__ACTION ITEM__. From the passage on detainee documents below, list every person named as an author of a published piece.

__SOURCE TEXT__.
+++++

We stand by his story.
Read the link above for Shafer's email to Mitchell in reply.

Fuel was added to the fire on January 22 this year with the publication of a piece on CNN.com by Jennifer Rizzo entitled Documents raise questions on treatment of detainees.
Washington (CNN) -- New documents obtained by the American Civil Liberties Union show "unjustified homicide" of detainees and concerns about the condition of confinement in U.S.-run prisons in Iraq, Afghanistan and Guantanamo Bay, according to the ACLU.

Thousands of documents detailing the deaths of 190 U.S. detainees were released by the ACLU on Friday. The U.S. military gave the ACLU the documents earlier in the week as a result of a Freedom of Information Act (FOIA) lawsuit filed by the rights group.
And on April 24, 2011, the New York Times published  The Guantanamo Files. In a piece entitled Classified Files Offer New Insights Into Detainees, by Charlie Savage, William Glaberson, and Andrew W. Lehren, it was reported that more than 700 classifed military documents outlined proof of harsh treatment of detainees at Guantanamo Bay.
Military intelligence officials, in assessments of detainees written between February 2002 and January 2009, evaluated their histories and provided glimpses of the tensions between captors and captives. What began as a jury-rigged experiment after the 2001 terrorist attacks now seems like an enduring American institution, and the leaked files show why, by laying bare the patchwork and contradictory evidence that in many cases would never have stood up in criminal court or a military tribunal.

+++++

Items stored from a collection
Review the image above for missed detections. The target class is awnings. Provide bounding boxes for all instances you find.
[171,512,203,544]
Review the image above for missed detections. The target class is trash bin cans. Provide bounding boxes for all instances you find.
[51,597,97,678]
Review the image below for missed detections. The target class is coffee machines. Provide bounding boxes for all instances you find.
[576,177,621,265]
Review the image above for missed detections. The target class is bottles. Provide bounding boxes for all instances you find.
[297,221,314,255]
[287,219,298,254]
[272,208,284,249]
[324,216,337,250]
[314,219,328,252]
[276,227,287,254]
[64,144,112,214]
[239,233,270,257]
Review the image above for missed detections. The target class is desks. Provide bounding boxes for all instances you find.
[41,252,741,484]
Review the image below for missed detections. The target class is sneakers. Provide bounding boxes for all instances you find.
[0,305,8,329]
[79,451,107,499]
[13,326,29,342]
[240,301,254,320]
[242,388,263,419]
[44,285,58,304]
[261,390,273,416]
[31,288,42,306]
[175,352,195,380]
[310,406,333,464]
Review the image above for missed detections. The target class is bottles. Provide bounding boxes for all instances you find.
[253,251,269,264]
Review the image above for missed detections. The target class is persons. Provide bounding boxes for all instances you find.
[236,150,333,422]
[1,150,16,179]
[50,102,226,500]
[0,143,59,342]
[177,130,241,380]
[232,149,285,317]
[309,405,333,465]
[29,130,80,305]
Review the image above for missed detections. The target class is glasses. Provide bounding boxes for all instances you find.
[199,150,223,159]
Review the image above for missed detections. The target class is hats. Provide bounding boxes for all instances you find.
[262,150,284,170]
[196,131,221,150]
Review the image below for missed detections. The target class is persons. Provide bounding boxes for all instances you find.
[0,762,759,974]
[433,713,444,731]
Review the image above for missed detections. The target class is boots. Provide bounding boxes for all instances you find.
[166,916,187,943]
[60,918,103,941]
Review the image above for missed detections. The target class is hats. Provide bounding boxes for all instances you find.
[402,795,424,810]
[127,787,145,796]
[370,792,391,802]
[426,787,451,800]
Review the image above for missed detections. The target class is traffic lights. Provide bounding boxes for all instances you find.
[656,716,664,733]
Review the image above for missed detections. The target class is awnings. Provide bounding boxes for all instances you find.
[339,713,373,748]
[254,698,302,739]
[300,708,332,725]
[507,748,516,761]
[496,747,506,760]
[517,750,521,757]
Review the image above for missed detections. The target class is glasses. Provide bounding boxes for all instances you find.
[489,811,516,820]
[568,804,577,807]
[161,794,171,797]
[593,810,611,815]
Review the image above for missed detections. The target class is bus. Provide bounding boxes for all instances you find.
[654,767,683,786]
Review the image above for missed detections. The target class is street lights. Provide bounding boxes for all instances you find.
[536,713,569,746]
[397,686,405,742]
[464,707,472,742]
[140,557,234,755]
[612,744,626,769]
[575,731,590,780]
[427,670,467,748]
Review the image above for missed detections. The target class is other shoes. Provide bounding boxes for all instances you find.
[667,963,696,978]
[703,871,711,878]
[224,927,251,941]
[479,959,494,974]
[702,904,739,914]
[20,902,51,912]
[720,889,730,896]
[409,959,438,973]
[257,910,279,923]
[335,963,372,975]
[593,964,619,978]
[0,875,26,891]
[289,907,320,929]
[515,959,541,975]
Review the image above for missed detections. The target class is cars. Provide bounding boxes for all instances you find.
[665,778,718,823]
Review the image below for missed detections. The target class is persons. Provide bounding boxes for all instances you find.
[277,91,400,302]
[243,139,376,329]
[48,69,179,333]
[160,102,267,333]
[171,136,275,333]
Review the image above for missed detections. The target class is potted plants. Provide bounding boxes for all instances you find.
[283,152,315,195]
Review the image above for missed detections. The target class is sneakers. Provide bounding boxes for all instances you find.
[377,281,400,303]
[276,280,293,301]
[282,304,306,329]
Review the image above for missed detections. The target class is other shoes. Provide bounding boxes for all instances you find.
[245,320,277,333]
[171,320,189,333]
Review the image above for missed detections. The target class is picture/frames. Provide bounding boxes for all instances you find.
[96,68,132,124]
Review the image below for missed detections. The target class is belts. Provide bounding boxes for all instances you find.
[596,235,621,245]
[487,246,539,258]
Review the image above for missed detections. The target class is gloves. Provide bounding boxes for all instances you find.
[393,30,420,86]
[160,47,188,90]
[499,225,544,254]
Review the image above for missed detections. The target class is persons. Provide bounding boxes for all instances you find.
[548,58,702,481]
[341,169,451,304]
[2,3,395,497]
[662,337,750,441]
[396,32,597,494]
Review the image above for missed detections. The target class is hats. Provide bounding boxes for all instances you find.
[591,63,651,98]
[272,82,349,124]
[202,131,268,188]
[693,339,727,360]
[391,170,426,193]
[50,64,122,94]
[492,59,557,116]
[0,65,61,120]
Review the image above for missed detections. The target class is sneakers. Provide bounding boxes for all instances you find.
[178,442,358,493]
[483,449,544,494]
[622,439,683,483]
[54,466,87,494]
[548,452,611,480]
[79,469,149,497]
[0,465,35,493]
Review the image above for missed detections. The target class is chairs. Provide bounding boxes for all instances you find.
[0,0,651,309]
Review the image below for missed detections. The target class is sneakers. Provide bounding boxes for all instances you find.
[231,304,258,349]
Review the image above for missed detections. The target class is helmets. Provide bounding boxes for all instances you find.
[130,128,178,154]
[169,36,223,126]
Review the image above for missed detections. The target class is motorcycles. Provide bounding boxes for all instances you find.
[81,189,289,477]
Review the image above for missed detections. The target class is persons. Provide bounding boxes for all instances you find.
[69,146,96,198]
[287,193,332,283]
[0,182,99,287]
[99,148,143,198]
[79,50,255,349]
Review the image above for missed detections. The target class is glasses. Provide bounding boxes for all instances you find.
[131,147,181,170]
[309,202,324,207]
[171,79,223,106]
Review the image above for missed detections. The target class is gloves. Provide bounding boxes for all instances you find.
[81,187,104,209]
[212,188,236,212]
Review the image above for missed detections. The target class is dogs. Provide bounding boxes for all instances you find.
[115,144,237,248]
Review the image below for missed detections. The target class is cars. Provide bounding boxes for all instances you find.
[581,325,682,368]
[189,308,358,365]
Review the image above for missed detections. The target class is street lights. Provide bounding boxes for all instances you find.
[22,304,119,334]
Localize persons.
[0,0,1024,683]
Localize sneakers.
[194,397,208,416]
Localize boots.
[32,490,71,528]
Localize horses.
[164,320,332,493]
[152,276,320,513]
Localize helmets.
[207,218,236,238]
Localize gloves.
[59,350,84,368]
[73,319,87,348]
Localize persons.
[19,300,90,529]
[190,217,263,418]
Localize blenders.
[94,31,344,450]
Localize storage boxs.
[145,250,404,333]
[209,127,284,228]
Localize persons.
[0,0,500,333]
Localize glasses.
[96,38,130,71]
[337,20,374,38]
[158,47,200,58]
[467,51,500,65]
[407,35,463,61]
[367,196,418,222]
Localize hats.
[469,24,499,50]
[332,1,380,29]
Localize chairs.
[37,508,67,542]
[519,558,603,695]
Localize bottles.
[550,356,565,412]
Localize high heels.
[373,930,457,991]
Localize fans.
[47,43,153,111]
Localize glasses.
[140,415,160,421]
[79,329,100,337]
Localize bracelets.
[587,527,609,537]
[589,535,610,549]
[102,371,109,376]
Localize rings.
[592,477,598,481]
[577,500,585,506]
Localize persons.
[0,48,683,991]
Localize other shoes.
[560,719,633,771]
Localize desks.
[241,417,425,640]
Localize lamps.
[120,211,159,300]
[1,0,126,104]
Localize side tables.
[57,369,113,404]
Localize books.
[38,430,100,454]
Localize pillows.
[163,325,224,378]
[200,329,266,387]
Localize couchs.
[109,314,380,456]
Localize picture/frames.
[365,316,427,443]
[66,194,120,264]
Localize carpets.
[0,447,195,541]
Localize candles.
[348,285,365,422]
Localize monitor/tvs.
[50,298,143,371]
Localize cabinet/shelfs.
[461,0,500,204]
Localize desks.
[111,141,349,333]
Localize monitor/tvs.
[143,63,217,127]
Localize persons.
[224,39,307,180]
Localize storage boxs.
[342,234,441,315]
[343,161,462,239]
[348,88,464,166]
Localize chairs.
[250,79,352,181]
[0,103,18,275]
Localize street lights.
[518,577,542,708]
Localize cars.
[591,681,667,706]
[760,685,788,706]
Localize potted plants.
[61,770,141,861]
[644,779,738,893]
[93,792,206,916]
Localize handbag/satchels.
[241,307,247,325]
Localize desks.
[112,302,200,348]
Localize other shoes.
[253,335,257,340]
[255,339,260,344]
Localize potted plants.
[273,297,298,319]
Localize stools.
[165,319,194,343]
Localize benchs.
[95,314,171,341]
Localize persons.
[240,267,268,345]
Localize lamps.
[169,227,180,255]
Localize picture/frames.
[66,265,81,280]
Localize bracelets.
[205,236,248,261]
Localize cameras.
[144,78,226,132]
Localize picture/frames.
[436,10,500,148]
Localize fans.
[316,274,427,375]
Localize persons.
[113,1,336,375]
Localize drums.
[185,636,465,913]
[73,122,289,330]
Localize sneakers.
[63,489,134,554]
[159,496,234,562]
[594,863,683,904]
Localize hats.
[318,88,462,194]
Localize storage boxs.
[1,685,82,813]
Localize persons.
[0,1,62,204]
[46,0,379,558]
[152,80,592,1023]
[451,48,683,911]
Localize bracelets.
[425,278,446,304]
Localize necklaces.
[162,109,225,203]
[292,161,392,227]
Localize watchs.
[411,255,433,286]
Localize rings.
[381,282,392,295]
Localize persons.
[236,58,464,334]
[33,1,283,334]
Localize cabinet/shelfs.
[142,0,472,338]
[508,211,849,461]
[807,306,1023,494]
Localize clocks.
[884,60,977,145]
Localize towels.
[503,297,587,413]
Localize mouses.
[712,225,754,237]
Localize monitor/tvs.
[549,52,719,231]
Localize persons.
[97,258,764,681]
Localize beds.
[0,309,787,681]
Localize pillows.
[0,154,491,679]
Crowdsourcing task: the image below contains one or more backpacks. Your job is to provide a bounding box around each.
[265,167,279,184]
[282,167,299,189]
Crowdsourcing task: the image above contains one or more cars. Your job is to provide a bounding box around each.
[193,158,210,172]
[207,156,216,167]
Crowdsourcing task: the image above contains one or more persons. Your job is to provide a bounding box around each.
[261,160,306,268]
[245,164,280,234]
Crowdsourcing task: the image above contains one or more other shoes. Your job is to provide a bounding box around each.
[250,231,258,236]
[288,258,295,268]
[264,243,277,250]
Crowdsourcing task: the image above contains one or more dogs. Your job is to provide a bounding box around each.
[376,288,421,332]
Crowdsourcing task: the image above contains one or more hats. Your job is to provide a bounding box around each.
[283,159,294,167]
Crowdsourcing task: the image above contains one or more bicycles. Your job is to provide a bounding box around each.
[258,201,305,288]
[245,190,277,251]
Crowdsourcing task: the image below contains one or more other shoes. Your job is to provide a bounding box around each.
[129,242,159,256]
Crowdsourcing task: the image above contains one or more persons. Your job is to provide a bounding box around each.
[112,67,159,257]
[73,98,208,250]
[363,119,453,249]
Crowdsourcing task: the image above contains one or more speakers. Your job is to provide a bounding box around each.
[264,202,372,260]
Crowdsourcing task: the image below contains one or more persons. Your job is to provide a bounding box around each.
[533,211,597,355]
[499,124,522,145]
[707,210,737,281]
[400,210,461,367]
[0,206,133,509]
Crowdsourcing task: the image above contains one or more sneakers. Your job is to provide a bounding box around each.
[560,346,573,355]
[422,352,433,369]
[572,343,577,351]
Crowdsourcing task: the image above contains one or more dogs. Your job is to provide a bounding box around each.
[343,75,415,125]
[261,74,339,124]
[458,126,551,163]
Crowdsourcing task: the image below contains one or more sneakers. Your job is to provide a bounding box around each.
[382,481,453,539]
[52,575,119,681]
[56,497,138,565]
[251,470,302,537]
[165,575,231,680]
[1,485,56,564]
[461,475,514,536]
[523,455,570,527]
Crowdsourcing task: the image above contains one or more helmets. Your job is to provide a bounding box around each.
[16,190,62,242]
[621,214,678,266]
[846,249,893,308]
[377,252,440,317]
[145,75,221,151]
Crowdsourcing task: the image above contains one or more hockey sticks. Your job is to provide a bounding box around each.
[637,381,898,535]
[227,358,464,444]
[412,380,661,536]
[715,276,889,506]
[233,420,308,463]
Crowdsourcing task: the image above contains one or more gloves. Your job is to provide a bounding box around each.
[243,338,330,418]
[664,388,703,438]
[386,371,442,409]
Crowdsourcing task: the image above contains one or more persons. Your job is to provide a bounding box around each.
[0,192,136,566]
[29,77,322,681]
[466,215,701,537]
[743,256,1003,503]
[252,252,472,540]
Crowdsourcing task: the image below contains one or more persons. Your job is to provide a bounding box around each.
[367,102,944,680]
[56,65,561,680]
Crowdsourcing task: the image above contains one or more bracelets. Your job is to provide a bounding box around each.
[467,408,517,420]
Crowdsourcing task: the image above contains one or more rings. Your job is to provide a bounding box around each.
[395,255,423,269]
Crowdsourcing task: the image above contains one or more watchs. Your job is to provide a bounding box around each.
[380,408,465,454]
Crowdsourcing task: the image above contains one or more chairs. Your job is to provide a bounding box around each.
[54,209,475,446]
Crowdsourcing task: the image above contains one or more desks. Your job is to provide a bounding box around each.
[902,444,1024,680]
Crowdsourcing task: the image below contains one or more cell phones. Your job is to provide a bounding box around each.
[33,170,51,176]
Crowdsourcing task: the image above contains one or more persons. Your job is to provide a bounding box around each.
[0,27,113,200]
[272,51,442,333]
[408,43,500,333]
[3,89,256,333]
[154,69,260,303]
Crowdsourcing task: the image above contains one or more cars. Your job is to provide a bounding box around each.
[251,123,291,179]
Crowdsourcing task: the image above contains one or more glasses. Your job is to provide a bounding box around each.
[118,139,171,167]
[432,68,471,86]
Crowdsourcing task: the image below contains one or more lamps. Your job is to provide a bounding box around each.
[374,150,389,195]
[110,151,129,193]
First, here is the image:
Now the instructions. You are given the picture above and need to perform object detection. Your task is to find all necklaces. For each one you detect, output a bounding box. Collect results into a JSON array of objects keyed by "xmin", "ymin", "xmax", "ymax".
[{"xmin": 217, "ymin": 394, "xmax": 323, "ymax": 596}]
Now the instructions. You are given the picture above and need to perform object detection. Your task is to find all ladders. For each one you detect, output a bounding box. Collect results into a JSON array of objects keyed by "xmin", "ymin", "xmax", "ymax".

+++++

__SOLUTION FOR THIS PROBLEM__. Jennifer Rizzo, Charlie Savage, William Glaberson, Andrew W. Lehren